Five years ago I went through this same decision-making process again, and found an even BETTER system for the complex surgeries I perform, and lo and behold was able to cut the cost down ANOTHER 30%!!” Over the last 5 years since I made that switch, we have very good data that this change helps save Duke Health System $2 million per year, below the “Matrix” fixed costs negotiated for all of the other spinal instrumentation vendors that want to work at Duke. $2 million savings per year x 5 years is $10 million dollars saved thus far. JUST THINK ABOUT HOW MANY SAVED NURSING JOBS THAT COULD BE? WHY GO CRAZY TRIMMING A HALF A DAY ON LENGTH OF STAY, BUT DO NOTHING TO CURB THIS COST? This $10 million savings over 5 years is just with one surgeon willing to just ASK his potential vendor for a set price, as the steward who actually makes the decision about what implant gets used for his or her patients. All of this savings comes from one surgeon telling the vendor he wished to use that he was not willing to agree to use the instrumentation unless the pedicle screws cost $325 or less.
Now the question is … where do we go from here? As Chairman of the Adult Deformity Committee for the Scoliosis Research Society (SRS.ORG), I have brought up this whole issue of stewardship and sustainability up to our Adult Deformity Committee, our President, Dr. Steve Glassman, and the entire SRS Cabinet this fall. We have actually gotten great support for doing further research and possible interventions in this area. My idea here is not to hurt one particular area of business. Instead, I’d like to see us form a collective alliance among surgeons, hospitals, vendors, payors, employers and patients to actually have us all “TIGHTEN OUR BELTS” in order to create a sustainable, affordable future for our kids and grand-kids, driving out waste, and moving toward a LEAN system.

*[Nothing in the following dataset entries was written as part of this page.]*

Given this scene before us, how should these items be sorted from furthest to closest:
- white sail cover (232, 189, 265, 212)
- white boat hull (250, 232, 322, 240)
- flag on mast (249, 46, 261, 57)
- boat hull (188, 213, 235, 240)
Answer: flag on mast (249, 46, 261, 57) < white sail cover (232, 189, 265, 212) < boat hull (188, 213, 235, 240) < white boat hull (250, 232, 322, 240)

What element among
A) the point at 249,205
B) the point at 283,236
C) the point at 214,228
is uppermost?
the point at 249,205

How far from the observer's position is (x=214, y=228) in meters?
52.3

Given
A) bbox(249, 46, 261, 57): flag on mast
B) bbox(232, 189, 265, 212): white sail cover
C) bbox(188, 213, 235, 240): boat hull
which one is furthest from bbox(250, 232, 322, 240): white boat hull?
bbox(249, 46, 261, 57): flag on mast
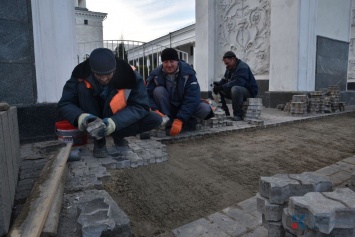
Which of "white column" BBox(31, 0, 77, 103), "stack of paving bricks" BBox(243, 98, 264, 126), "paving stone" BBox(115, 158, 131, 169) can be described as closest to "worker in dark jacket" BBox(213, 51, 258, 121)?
"stack of paving bricks" BBox(243, 98, 264, 126)

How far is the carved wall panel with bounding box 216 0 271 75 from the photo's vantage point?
6926mm

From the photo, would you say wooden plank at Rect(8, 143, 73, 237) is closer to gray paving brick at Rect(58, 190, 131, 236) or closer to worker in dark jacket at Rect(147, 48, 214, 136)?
gray paving brick at Rect(58, 190, 131, 236)

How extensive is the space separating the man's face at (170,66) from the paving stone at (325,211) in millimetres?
2417

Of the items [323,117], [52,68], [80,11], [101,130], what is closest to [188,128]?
[101,130]

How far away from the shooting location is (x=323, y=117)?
531cm

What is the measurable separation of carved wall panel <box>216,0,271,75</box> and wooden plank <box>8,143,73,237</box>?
252 inches

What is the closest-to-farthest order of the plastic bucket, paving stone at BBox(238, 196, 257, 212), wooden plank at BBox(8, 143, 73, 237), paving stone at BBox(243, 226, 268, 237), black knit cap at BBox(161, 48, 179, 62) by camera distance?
wooden plank at BBox(8, 143, 73, 237), paving stone at BBox(243, 226, 268, 237), paving stone at BBox(238, 196, 257, 212), the plastic bucket, black knit cap at BBox(161, 48, 179, 62)

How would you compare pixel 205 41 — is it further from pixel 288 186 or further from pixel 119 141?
pixel 288 186

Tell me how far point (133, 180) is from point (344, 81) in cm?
760

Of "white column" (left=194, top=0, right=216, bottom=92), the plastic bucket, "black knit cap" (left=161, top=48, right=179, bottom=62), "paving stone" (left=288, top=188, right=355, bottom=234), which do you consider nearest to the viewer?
"paving stone" (left=288, top=188, right=355, bottom=234)

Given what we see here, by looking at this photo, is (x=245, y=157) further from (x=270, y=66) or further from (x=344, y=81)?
(x=344, y=81)

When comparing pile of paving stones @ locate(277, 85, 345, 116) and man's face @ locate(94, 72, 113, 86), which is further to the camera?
pile of paving stones @ locate(277, 85, 345, 116)

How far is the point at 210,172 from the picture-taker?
7.53 feet

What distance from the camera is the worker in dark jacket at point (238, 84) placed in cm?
450
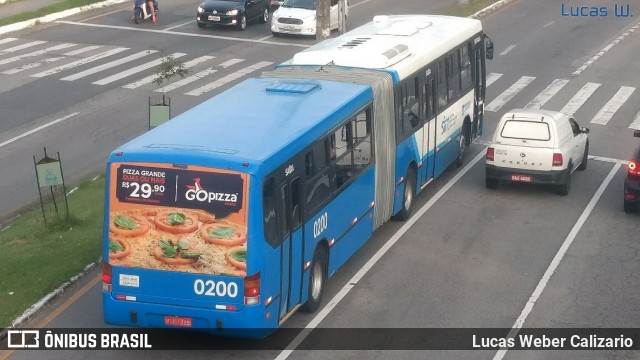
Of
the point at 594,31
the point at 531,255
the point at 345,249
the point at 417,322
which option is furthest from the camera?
the point at 594,31

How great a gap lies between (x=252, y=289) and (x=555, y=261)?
6846 mm

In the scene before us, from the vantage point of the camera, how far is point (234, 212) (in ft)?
43.1

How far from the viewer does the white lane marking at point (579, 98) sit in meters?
30.5

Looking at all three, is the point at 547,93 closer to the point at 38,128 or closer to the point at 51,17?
the point at 38,128

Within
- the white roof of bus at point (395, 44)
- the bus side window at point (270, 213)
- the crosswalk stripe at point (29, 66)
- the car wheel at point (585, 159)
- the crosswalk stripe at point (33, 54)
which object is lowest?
the car wheel at point (585, 159)

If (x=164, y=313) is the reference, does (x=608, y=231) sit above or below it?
below

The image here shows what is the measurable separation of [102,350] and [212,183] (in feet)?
9.80

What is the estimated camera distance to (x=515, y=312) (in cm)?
1588

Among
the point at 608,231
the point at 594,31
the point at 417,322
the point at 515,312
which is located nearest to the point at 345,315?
the point at 417,322

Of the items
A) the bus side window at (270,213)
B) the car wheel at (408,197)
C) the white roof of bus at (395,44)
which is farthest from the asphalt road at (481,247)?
the white roof of bus at (395,44)

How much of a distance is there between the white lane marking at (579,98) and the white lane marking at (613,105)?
2.28ft

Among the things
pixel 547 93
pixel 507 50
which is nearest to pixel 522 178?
pixel 547 93

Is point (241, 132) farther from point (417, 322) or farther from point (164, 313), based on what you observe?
point (417, 322)

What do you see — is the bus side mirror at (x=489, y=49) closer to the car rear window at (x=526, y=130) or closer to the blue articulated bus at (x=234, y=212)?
the car rear window at (x=526, y=130)
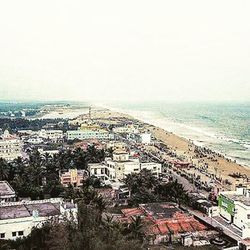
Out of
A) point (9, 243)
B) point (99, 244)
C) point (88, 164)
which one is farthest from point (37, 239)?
point (88, 164)

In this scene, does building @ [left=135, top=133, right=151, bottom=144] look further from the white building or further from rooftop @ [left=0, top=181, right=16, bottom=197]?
rooftop @ [left=0, top=181, right=16, bottom=197]

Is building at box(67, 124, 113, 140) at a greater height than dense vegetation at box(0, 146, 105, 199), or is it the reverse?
dense vegetation at box(0, 146, 105, 199)

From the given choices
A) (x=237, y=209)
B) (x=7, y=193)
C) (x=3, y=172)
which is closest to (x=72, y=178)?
(x=3, y=172)

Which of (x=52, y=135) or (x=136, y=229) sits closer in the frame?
(x=136, y=229)

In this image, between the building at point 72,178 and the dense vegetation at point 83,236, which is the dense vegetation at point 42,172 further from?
the dense vegetation at point 83,236

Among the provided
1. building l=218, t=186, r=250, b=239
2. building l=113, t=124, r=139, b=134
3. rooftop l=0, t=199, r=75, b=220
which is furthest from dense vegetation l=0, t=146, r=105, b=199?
building l=113, t=124, r=139, b=134

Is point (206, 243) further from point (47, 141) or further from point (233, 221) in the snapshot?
point (47, 141)

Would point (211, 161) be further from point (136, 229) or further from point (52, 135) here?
Result: point (136, 229)
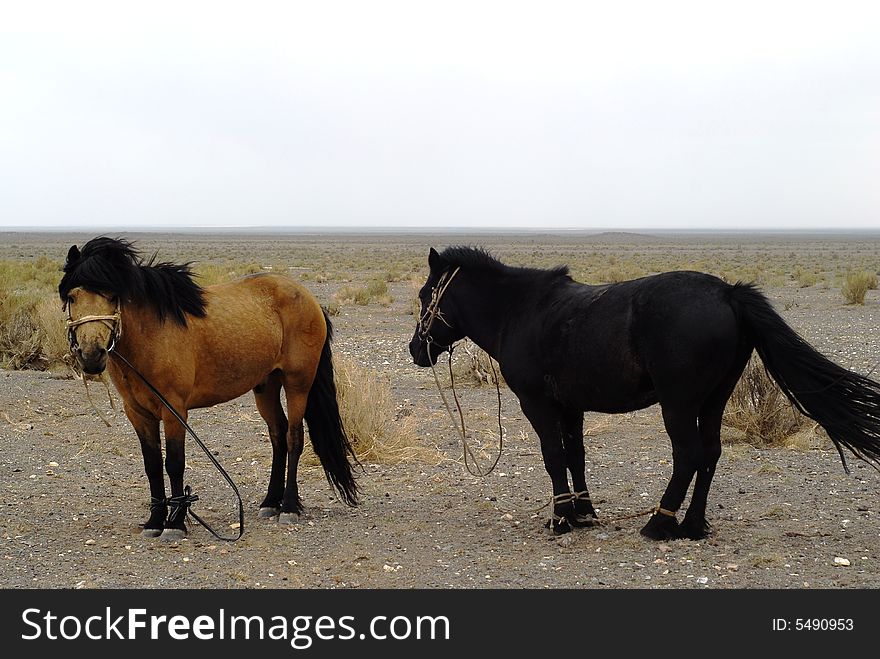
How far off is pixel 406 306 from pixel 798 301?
36.9 feet

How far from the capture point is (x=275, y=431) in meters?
7.10

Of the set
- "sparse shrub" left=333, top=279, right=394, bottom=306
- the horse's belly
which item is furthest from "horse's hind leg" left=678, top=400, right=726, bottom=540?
"sparse shrub" left=333, top=279, right=394, bottom=306

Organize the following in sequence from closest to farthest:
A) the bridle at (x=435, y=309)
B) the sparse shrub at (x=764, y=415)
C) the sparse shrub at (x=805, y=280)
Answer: the bridle at (x=435, y=309) < the sparse shrub at (x=764, y=415) < the sparse shrub at (x=805, y=280)

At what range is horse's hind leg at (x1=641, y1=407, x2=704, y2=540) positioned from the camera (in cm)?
566

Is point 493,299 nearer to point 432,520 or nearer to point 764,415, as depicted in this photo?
point 432,520

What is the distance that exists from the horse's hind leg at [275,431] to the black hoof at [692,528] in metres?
3.00

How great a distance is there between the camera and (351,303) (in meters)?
25.9

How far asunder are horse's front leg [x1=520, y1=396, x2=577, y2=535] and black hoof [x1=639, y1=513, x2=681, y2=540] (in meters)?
0.57

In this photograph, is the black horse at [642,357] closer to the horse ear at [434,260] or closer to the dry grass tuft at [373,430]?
the horse ear at [434,260]

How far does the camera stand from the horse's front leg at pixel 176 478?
612cm

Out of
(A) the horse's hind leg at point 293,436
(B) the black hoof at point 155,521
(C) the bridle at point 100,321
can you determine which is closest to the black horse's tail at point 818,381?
(A) the horse's hind leg at point 293,436

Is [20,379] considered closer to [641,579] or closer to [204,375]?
[204,375]

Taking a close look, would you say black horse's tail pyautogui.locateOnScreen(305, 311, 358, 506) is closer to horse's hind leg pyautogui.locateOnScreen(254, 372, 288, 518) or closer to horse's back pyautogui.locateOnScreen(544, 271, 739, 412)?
horse's hind leg pyautogui.locateOnScreen(254, 372, 288, 518)

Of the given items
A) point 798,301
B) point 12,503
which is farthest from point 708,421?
point 798,301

We’ve got lots of questions to answer, and our Adult Deformity Committee is just framing up some new surveys and data collection methods to begin this process, even at a global level. While some research has already been completed showing that in some cases we can have less screw or hardware “density” — meaning not using as much hardware per patient to accomplish the same goal — it seems evident that the main issue is “Dollar Density” — which has just as much to do with cost per screw / implant as well as how many implants you use per patient. Density or use of things like interbody spacers like TLIF’s and XLIF’s for example, as well as the use of expensive biologics like bone morphogenic protein (BMP) is another large area for potential impact. Some of our biomechanical research that we have been doing over at NC State with Finite Element Analysis (FEA) modeling has shown us that perhaps when the discs are stiffer, we can avoid some of the more expensive, and potentially more risky interbody implants at those levels.
The biggest question I have right now is how do we nurture this new Stewardship and Sustainability mindset among surgeons who are actually making the decisions about the use of expensive technologies like spine implants? I have a few ideas, but welcome your ideas as well. I have a meeting in early January 2014 with a special Duke Raleigh Hospital Committee which has oversight for controlling operating room costs —- share your ideas with me and I can possibly use them for that meeting. I am also working with our SRS Adult Deformity Committee to create some surgeon surveys that we hope to conduct during January and February, to learn about variation in hardware pricing and their level of awareness of the prices, and what role they could possibly play to make things more sustainable.